K is a real number ranging from 0 to 2, inclusive, and

ceil (X) is the least one of integers greater than or equal to X.

4. The system of claim 1, wherein:

the comparison unit is further configured to perform exact matching of the read with the reference sequence while moving from a first base of the read by at least one base;

the comparison unit is further configured to detect when the comparison unit cannot perform the exact matching at a certain position of the read, and to respond to the detection by newly performing the exact matching while moving from a next base of the corresponding position by at least one base; and

the comparison unit is further configured to determine when a last base of the read is reached, and to set a number of the positions, at which the exact matching could not be performed, as an error number estimate of the read.

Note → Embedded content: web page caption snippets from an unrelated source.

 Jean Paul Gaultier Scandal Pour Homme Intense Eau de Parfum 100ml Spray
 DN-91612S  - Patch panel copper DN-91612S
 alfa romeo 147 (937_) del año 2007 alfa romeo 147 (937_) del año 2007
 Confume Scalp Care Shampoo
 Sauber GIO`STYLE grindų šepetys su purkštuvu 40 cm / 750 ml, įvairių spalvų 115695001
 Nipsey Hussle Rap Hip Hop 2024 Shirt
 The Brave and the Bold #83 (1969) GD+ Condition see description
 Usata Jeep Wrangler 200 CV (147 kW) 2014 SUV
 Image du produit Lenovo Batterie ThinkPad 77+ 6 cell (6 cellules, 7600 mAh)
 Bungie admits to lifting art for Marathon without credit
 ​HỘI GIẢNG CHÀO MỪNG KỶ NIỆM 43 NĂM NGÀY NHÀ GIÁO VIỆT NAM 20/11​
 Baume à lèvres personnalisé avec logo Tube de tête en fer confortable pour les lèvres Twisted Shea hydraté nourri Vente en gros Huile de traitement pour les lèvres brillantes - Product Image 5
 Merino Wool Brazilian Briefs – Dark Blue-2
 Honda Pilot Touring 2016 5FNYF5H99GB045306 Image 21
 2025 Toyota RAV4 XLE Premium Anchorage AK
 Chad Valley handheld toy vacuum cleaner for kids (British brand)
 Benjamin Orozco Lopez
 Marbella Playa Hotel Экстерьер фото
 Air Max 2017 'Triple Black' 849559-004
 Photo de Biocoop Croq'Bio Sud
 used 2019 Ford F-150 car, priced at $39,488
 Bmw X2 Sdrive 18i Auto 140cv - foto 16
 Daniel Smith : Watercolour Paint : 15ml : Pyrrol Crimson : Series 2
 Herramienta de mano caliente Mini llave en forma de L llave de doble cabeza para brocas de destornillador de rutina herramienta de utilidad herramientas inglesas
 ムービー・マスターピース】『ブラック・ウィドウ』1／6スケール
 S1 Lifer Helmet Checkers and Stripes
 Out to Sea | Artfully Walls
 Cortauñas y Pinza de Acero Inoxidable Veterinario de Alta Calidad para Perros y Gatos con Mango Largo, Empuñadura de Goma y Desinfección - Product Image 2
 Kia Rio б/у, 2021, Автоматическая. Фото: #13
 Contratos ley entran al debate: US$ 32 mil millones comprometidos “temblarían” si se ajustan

5. The system of claim 1, wherein the comparison unit is further configured to discard the read when the comparison result shows that the calculated error number estimate is greater than the error bound.

6. A method for aligning a genome sequence, comprising:

calculating an error bound, of a read, according to a length of the read, using a calculation unit;

calculating an error number estimate of the read using a comparison unit;

with the comparison unit, comparing the error bound with the calculated error number estimate to provide a comparison result; and

performing a global alignment operation of the read with a reference sequence, with an alignment unit, when the comparison result indicates that the calculated error number estimate is less than or equal to the error bound;

7. The method of claim 6, further comprising setting the error bound of the error bound calculation unit in proportion to the length of the read.

8. The method of claim 7, further comprising calculating the error bound according to the following Expression:

0<Error bound≦ceil(A×R _length +B)+K

where:

R_lengthrepresents a length of a read,

A is a real number ranging from 0.02 to 0.05, inclusive,

B is a real number ranging from 2.2 to 2.6, inclusive,

K is a real number ranging from 0 to 2, inclusive, and

ceil (X) is the least one of integers greater than or equal to X.

9. The method of claim 6, wherein:

the calculating of the error number estimate comprises performing exact matching of the read with the reference sequence while moving from a first base of the read by at least one base;

when the exact matching cannot be performed at a certain position of the read, newly performing the exact matching from a next base of the corresponding position by at least one base; and

when a last base of the read is reached, setting a number of the positions, at which the exact matching could not be performed, as an error number estimate of the read.

10. The method of claim 6, wherein the comparing of the error bound with the calculated error number estimate further comprises discarding the read when the comparison result shows that the calculated error number estimate is greater than the error bound.